Question

How do you find the derivative of $y = {\tan ^2}(3x)$ ?

Answer 1

This is a combination of three functions ${g^2}$ , $g = \tan$ and $3\;x$ . So in this case we will use the chain rule of differentiation. Then we will differentiate the functions term by term. We may have to use the chain rule many times whenever there is a conjugate function.

Formula Used : Chain rule of differentiation: The derivative of $f(g(x))$ is $f'(g(x)).g'(x)$ .
$\dfrac{d}{{dz}}({z^n}) = n{z^{n - 1}}$.
$\dfrac{d}{{dz}}(\tan z) = {\sec ^2}z$ .

Complete step by step answer:
We have;
$y = {\tan ^2}(3x)$
Let, $f = {g^2}$
And $g = \tan$
And $h(x) = 3x$ .
$\therefore g(h(x)) = \tan (3x)$ .
Then we can write;
$y = f(g(h(x)))$
At first, we will consider $g(h(x)) = j(x)$ .
$\therefore y = f(j(x))$
Differentiating both sides w.r.t. $x$ we will get;
$\dfrac{{dy}}{{dx}} = \dfrac{d}{{dx}}(f(j(x))$
Here we will apply the chain rule of differentiation and get;
$\Rightarrow \dfrac{{dy}}{{dx}} = \dfrac{{df}}{{dx}}\dfrac{{dj}}{{dx}}$
Another form is;
$\Rightarrow \dfrac{{dy}}{{dx}} = f'(j(x)).j'(x)$
Now, we know that $\dfrac{d}{{dz}}({z^n}) = n{z^{n - 1}}$ . By applying this we will get;
$f'(j(x)) = 2\tan (3x)$
Now, similarly by applying the chain rule of differentiation on $j(x)$ we will get;
$j'(x) = g'(h(x))h'(x)$
We know that $\dfrac{d}{{dz}}(\tan z) = {\sec ^2}z$ .
$\therefore g'(h(x)) = {\sec ^2}(3x)$
And $h'(x) = \dfrac{d}{{dx}}(3x)$ .
Differentiating we get;
$\Rightarrow h'(x) = 3$
$\therefore j'(x) = ({\sec ^2}(3x)) \times 3$
Simplifying we get;
$\Rightarrow j'(x) = 3{\sec ^2}(3x)$
Put all this value together finally we get;
$\therefore \dfrac{{dy}}{{dx}} = 2 \times 3 \times \tan (3x) \times {\sec ^2}(3x)$
Simplifying this we get;
$\Rightarrow \dfrac{{dy}}{{dx}} = 6 \times \tan (3x) \times {\sec ^2}(3x)$ .
We know that $\tan \theta = \dfrac{{\sin \theta }}{{\cos \theta }}$
And $\sec \theta = \dfrac{1}{{\cos \theta }}$ .
Applying this we will get;
$\Rightarrow \dfrac{{dy}}{{dx}} = 6\dfrac{{\sin 3x}}{{{{\cos }^3}(3x)}}$ .

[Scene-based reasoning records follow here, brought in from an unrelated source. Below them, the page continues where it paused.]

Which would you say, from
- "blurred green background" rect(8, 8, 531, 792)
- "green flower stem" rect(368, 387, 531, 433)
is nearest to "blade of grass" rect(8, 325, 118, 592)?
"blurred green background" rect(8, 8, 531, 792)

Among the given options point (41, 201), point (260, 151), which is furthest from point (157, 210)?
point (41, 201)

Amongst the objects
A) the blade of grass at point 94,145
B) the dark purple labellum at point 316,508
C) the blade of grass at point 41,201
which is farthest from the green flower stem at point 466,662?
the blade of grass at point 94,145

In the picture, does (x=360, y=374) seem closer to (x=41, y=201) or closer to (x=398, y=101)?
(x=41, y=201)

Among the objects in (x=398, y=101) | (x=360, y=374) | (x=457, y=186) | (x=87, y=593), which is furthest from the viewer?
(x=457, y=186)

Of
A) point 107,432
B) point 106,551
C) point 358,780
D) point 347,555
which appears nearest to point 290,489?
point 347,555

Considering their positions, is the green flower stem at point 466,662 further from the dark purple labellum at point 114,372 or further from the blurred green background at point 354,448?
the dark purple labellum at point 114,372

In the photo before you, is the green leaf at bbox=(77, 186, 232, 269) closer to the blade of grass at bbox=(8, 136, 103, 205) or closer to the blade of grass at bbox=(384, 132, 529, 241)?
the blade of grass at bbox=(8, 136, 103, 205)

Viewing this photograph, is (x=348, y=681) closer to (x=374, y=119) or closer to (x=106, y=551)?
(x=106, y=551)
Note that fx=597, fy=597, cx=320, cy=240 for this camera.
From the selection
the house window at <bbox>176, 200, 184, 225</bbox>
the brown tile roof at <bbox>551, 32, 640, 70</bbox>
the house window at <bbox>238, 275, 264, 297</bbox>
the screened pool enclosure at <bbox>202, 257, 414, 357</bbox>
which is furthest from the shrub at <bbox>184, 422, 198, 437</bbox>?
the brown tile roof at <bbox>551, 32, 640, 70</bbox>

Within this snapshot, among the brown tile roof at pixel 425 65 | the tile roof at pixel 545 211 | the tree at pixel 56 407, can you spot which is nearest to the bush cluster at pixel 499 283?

Differentiating $y = {\tan ^2}(3x)$ we get $6\dfrac{{\sin 3x}}{{{{\cos }^3}(3x)}}$ .

Additional Information:
Differentiation of $\tan x$ w.r.t. $x$ is ${\sec ^2}x$ deduction:
We know that;
$\tan x = \dfrac{{\sin x}}{{\cos x}}$
Now to differentiate $\tan x$ w.r.t. $x$ we will use the formula $\dfrac{d}{{dz}}\left( {\dfrac{u}{v}} \right) = \dfrac{{\dfrac{{du}}{{dz}} \cdot v - u \cdot \dfrac{{dv}}{{dz}}}}{{{v^2}}}$ and get;
$\dfrac{d}{{dx}}(\tan x) = \dfrac{{\cos x \cdot \cos x - \sin x \cdot ( - \sin x)}}{{{{\cos }^2}x}}$
Simplifying we get;
$\Rightarrow \dfrac{d}{{dx}}(\tan x) = \dfrac{{{{\cos }^2}x + {{\sin }^2}x}}{{{{\cos }^2}x}}$
As we know that ${\sin ^2}x + {\cos ^2}x = 1$ we will get;
$\Rightarrow \dfrac{d}{{dx}}(\tan x) = \dfrac{1}{{{{\cos }^2}x}}$
We know that $\sec x = \dfrac{1}{{\cos x}}$ .
$\therefore \dfrac{d}{{dx}}(\tan x) = {\sec ^2}x$ .

Note: This type of conjugate function will be easily solved by the chain rule of differentiation. But students must be careful about the differentiation of different functions and always mention w.r.t. what you are differentiating. Most of the time the variable is ignored by the students and then the error occurs.